___ TRECHO DO DOCUMENTO ___

Os governos, atendendo aos requisitos da cartilha neoliberal do capitalismo globalizado, ensejam na mídia uma propaganda que não condiz com a realidade escolar. Ao ensaiarem mudanças, estas se configuram numa ótica quantitativa e não qualitativa. Propagam que as escolas têm vagas para todos que querem estudar, mas esquecem de refletir sobre as condições de aprendizagem em uma turma de aproximadamente quarenta alunos. E por aí começam a fazer uma aritmética operando a calculadora do Banco Mundial: mais vagas, mais livros didáticos, mais programas de alfabetização de jovens e adultos, mais merenda escolar, o que é igual a mais alunos nas escolas, mais aprovados, menos evasão, menos repetência, mais financiamentos externos, e por aí vai.

Não quero aqui dizer que não sejam interessantes os investimentos em materiais didáticos, a reforma curricular. O que insisto em dizer é que os objetivos dos governos são pautados apenas em números com a finalidade de vender uma imagem de país cuja educação “vai muito bem”, aos credores internacionais, inserindo o Brasil nessa nova ordem mundial. Daí não pensam na qualidade do ensino, na criticidade do mesmo, na formação continuada dos professores, numa justa política salarial para os docentes. Eu não consigo perceber um ensino de qualidade, por mais atualizado que seja o profissional, quando este tem uma carga horária de 20 horas aulas para receber em média 600 reais, o que, por questão de sobrevivência, o obriga a dobrá-la para receber 1.200! Vale lembrar que na Educação Básica são 40 horas de sala de aula, sem contar o tempo de planejamento, correção de trabalhos e provas, reuniões...

Para piorar ainda, um componente epistemológico se coloca como complicador da situação. Refiro-me às idéias pós-estruturalistas na esteira de Foucault, sobretudo, no que tange ao niilismo e ao relativismo. Nesse ponto do texto, prefiro chamar uma experiente e compromissada historiadora da UFRN para o debate. Trata-se da professora/pesquisadora Denise Matos Monteiro que tem feito uma reflexão sobre a pós e a graduação de História daquela universidade potiguar, e que me motivou, ainda mais, a escrever esse texto pensando a UEPB.

Participando de uma mesa redonda intitulada “A Pós-Graduação em História da UFRN: um espaço de continuação dos profissionais de História”, na I Semana de Estudos Históricos da UFRN, Denise Monteiro questionava: o que deve ser uma Pós-Graduação e um profissional de História hoje? Ao esboçar respostas, ela afirma que nosso ofício é o de produzir conhecimento, visando compreender as várias dimensões históricas dos homens no tempo, opinião com a qual concordo plenamente.

___ DADOS FORNECIDOS ___

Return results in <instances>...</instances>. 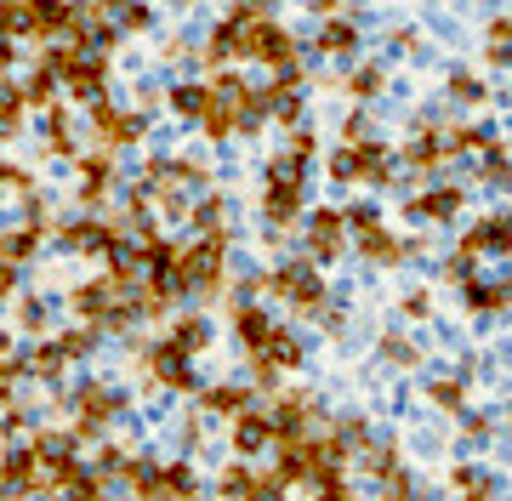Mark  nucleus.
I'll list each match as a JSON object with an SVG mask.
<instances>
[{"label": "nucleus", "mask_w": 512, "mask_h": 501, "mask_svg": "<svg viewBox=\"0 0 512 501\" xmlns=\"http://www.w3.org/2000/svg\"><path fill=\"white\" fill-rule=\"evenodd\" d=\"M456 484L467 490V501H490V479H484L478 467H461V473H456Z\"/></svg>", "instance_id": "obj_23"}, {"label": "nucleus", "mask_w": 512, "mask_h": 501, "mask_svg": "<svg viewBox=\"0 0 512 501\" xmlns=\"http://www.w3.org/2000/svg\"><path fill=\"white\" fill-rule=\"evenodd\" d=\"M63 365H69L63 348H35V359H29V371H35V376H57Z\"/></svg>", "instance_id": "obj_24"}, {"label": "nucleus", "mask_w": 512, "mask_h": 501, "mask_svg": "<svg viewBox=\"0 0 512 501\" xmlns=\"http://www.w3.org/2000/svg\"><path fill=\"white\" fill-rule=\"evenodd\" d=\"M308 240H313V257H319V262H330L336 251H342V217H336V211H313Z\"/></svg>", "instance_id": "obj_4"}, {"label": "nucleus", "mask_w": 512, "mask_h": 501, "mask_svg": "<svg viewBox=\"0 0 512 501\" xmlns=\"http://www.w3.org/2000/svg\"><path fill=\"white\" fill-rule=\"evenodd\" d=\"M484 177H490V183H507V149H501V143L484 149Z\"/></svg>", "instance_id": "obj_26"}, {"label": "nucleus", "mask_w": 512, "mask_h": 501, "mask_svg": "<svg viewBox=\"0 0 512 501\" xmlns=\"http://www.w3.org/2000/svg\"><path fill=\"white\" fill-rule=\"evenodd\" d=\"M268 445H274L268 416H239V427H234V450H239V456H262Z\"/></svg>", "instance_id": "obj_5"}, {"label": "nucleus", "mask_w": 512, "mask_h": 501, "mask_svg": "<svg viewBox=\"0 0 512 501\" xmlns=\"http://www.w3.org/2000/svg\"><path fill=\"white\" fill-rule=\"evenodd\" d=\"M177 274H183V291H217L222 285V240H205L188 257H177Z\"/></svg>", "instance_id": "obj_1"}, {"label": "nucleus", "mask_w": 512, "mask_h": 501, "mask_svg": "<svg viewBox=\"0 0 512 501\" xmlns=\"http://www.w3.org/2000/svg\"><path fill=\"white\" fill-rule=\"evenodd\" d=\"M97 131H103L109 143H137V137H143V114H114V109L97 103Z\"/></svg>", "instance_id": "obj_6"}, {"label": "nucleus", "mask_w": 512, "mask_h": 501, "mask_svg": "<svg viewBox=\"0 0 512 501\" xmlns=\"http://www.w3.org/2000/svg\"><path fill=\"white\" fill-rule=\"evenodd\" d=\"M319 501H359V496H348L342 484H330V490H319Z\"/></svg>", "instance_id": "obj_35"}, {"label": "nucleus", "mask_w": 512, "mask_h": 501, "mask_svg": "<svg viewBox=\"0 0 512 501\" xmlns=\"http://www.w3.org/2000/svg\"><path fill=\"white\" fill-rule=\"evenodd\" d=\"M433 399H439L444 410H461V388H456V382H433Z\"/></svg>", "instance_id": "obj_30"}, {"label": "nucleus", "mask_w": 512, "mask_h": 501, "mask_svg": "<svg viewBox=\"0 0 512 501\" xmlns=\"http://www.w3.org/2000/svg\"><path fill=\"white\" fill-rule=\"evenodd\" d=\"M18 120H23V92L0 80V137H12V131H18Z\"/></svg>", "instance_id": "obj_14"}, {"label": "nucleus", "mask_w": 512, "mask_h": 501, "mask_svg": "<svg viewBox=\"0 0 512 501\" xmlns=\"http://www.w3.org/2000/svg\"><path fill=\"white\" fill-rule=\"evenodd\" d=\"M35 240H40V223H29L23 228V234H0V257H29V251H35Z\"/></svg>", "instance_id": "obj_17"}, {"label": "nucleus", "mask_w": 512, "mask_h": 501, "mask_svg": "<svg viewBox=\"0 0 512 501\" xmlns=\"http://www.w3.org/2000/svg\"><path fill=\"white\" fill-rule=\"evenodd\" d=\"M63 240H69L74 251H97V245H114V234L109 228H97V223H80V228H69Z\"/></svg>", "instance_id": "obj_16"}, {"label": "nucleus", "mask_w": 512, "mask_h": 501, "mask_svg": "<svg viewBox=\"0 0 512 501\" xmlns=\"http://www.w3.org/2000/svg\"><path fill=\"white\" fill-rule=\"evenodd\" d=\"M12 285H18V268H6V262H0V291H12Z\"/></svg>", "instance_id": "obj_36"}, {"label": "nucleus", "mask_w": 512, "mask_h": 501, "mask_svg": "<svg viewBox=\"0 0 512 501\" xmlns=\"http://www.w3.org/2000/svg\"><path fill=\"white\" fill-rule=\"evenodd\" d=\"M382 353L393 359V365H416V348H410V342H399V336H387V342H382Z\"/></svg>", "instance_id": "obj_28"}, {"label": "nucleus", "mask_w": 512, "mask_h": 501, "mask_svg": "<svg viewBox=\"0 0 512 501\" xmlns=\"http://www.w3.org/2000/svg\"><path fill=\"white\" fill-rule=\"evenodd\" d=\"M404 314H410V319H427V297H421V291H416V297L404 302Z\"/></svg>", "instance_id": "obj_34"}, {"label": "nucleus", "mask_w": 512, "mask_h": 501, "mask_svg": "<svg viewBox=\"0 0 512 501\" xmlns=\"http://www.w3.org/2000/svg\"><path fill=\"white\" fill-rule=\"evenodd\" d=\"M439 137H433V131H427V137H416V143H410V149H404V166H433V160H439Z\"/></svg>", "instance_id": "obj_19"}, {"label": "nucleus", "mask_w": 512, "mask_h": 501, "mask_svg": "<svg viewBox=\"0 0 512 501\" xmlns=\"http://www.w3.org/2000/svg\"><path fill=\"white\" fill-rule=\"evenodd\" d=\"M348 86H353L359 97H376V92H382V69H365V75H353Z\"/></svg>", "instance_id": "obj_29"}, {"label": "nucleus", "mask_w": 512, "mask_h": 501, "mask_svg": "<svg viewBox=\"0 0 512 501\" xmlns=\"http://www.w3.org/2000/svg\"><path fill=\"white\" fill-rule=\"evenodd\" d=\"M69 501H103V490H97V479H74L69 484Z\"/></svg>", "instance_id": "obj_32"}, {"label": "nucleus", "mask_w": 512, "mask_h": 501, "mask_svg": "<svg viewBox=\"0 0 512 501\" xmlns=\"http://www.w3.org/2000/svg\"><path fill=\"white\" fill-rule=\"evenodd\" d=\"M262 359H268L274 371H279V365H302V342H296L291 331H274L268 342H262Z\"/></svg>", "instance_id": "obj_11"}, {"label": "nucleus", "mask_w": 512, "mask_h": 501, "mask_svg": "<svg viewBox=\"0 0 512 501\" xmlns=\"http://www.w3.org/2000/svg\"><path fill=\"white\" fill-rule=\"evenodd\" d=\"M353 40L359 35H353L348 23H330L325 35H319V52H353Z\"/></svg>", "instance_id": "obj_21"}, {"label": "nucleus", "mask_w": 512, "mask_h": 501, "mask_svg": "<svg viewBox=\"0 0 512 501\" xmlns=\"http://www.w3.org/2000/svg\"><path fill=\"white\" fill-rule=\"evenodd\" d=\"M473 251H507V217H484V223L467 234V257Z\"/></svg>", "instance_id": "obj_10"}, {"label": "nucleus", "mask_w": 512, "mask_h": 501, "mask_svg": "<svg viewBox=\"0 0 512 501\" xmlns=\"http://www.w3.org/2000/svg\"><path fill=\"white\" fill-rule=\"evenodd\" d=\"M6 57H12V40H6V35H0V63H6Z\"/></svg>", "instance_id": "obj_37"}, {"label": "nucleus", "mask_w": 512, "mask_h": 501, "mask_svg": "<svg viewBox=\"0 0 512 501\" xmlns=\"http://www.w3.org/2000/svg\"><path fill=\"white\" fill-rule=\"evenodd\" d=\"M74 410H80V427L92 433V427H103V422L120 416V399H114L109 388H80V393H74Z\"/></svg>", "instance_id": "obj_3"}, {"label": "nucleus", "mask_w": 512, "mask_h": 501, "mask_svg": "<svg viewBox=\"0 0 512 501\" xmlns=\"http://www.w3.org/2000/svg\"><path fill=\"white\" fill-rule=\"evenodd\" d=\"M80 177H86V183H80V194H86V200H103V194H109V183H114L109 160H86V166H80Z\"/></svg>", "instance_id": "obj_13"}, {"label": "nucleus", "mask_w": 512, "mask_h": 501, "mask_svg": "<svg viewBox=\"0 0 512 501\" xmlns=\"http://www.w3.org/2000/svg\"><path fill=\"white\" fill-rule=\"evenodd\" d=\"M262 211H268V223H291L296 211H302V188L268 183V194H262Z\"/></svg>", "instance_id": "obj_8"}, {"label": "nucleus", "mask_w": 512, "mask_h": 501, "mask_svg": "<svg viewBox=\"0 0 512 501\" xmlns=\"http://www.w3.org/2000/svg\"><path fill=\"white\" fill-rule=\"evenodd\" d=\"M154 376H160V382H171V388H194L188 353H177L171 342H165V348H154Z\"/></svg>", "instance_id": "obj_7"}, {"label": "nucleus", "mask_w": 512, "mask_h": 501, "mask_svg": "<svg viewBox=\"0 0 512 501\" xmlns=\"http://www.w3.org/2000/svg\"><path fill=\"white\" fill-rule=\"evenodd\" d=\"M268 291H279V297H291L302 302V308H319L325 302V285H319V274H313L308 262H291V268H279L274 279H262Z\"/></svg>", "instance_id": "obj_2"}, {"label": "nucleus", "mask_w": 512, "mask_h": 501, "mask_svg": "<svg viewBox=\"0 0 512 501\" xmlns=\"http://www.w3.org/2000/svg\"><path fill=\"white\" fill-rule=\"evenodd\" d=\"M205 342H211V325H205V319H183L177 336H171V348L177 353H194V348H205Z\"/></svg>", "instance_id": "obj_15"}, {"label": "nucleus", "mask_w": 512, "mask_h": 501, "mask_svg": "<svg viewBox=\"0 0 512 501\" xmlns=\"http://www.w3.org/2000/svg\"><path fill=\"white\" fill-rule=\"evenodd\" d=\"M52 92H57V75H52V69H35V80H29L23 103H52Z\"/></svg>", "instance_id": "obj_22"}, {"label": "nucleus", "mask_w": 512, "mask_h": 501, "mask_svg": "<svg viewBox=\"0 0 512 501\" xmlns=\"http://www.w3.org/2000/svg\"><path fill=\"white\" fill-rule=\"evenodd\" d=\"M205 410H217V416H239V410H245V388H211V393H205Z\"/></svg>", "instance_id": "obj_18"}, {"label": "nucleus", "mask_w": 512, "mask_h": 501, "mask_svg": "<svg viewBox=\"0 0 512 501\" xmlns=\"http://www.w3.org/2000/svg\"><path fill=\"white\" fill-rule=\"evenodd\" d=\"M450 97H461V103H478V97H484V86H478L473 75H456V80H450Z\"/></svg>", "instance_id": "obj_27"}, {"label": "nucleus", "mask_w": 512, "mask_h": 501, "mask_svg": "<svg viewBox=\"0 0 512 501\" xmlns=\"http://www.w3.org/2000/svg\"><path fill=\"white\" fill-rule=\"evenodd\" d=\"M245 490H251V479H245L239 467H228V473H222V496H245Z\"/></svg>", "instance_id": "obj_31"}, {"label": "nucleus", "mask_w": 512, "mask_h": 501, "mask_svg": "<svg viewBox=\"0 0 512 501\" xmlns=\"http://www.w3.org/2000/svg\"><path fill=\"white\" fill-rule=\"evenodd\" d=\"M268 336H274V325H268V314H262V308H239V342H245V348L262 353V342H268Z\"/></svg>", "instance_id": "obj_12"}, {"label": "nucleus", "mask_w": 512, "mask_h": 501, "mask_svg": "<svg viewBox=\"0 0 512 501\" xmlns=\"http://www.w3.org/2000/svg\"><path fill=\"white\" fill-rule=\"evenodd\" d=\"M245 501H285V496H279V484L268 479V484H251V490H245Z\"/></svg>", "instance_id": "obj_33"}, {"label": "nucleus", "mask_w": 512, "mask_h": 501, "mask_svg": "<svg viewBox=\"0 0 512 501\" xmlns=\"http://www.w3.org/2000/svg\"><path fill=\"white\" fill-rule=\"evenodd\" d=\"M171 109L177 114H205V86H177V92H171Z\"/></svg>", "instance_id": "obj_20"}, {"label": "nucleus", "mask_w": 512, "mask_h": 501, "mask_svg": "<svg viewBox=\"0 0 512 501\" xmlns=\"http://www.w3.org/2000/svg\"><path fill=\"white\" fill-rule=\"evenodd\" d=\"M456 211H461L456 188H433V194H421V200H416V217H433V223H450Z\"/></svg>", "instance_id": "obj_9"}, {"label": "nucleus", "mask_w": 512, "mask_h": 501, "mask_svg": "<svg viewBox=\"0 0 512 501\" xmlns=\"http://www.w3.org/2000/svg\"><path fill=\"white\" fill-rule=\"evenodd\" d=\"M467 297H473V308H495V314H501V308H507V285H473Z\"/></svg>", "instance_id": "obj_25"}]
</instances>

___

## INSTRUÇÕES DE TRABALHO
1 – O texto sobre educação confirma cada uma destas afirmações? Responda sim ou não e cite entre aspas as palavras do texto que decidem cada caso.
(a) A turma mencionada tem aproximadamente quarenta alunos.
(b) O autor considera desinteressantes os investimentos em materiais didáticos.
(c) Denise Matos Monteiro é historiadora da UFPB.
2 – Responda com base no texto sobre educação:
(a) Quantas horas de sala de aula há na Educação Básica?
(b) Na esteira de qual pensador estão as ideias pós-estruturalistas citadas?
(c) Em que evento aconteceu a mesa redonda da qual Denise Monteiro participou?
3 – Prossiga o texto sobre educação a partir da última frase apresentada.
As linhas acima provêm de uma fonte diferente da do texto.

## RESPOSTAS ABAIXO
1 –
(a) Sim: "em uma turma de aproximadamente quarenta alunos".
(b) Não: "Não quero aqui dizer que não sejam interessantes os investimentos em materiais didáticos".
(c) Não: "uma experiente e compromissada historiadora da UFRN".

2 –
(a) 40 horas.
(b) Foucault.
(c) Na I Semana de Estudos Históricos da UFRN.

3 –
Entretanto, é aí que aparece o complicador que assinalei anteriormente, a questão do relativismo e do ceticismo do pensamento foucaultiano. Sobre ele, concordo com a historiadora da UFRN quando resume que “Nessa tendência, parte-se da idéia de que o real não existe. Só o que existe são representações do real, ou seja, discursos. Como todo discurso carrega subjetividade, as representações do real não podem apreende-lo, porque são relativas. É quase um Positivismo às avessas: se antes se fazia o elogio da objetividade, agora, se faz o elogio da subjetividade.” Se eu não posso compreender o passado, se eu não posso educar pelas teorias críticas, cortadas algumas arestas, se eu não posso trabalhar na linha do verossímil, por que estou fazendo o curso de História? Para que? Ai sou obrigado a retomar a perguntinha que os alunos nos fazem nas escolas: Afinal, para que estudar História? Será que a única função da História no currículo é ser um mero discurso e o ofício do historiador um mero contador de discursos?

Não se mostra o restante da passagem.